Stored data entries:
━━━

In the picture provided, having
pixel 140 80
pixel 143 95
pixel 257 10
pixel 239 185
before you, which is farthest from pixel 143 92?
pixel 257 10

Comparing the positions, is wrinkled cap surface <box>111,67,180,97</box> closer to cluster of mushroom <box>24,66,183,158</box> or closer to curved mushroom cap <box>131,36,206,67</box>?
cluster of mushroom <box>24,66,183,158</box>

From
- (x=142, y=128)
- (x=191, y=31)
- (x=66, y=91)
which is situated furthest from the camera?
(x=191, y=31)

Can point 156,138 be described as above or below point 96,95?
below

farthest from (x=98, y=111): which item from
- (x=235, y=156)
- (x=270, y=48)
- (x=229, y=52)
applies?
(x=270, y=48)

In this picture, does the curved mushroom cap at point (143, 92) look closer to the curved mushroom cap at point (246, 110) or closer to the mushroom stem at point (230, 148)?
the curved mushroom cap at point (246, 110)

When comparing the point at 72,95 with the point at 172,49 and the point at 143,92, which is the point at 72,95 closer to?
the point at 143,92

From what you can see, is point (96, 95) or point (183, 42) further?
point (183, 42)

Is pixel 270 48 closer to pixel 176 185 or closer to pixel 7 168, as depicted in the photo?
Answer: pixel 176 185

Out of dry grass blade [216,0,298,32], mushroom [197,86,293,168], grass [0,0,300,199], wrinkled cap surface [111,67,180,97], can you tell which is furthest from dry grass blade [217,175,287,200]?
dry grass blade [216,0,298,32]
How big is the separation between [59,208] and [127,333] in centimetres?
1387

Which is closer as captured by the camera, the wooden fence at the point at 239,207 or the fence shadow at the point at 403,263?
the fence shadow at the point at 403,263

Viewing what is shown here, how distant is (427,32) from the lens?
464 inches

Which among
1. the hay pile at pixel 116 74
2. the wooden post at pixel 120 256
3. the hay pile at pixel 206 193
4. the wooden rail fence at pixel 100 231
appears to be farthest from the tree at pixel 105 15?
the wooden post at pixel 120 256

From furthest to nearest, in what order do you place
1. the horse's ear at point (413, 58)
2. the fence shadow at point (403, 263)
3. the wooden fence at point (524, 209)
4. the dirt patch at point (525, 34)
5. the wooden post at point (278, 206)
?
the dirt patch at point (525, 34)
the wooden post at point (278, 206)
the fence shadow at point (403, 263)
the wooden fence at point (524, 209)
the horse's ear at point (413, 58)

━━━

Word for word, extract all the records.

Result for this exercise:
In the picture provided, having
pixel 140 80
pixel 143 95
pixel 257 10
pixel 239 185
before you, which is farthest from pixel 143 92?
pixel 257 10

Comparing the positions, is wrinkled cap surface <box>111,67,180,97</box> closer to cluster of mushroom <box>24,66,183,158</box> or closer to curved mushroom cap <box>131,36,206,67</box>?
cluster of mushroom <box>24,66,183,158</box>

From
- (x=142, y=128)
- (x=191, y=31)
- (x=66, y=91)
which is situated furthest from the camera?
(x=191, y=31)

Can point 156,138 be described as above or below point 96,95?
below

farthest from (x=98, y=111): which item from
- (x=235, y=156)
- (x=270, y=48)
- (x=229, y=52)
applies?
(x=270, y=48)

In this picture, does the curved mushroom cap at point (143, 92) look closer to the curved mushroom cap at point (246, 110) or closer to the mushroom stem at point (230, 148)?
the curved mushroom cap at point (246, 110)

When comparing the point at 72,95 with the point at 172,49 and the point at 143,92, which is the point at 72,95 closer to?
the point at 143,92

From what you can see, is point (96, 95) or point (183, 42) further?
point (183, 42)

Is pixel 270 48 closer to pixel 176 185 or closer to pixel 7 168, as depicted in the photo?
Answer: pixel 176 185

Out of dry grass blade [216,0,298,32], mushroom [197,86,293,168], grass [0,0,300,199], wrinkled cap surface [111,67,180,97], can you tell which is furthest from dry grass blade [217,175,287,200]?
dry grass blade [216,0,298,32]
How big is the separation between [59,208] and [127,333] in centimetres?
1387

Which is closer as captured by the camera, the wooden fence at the point at 239,207 or the fence shadow at the point at 403,263?
the fence shadow at the point at 403,263

Viewing what is shown here, how distant is (427,32) from the lens?
464 inches

Which among
1. the hay pile at pixel 116 74
2. the wooden post at pixel 120 256
3. the hay pile at pixel 206 193
4. the wooden rail fence at pixel 100 231
appears to be farthest from the tree at pixel 105 15?
the wooden post at pixel 120 256

From furthest to nearest, in what order do you place
1. the horse's ear at point (413, 58)
2. the fence shadow at point (403, 263)
3. the wooden fence at point (524, 209)
4. the dirt patch at point (525, 34)
5. the wooden post at point (278, 206)
?
the dirt patch at point (525, 34)
the wooden post at point (278, 206)
the fence shadow at point (403, 263)
the wooden fence at point (524, 209)
the horse's ear at point (413, 58)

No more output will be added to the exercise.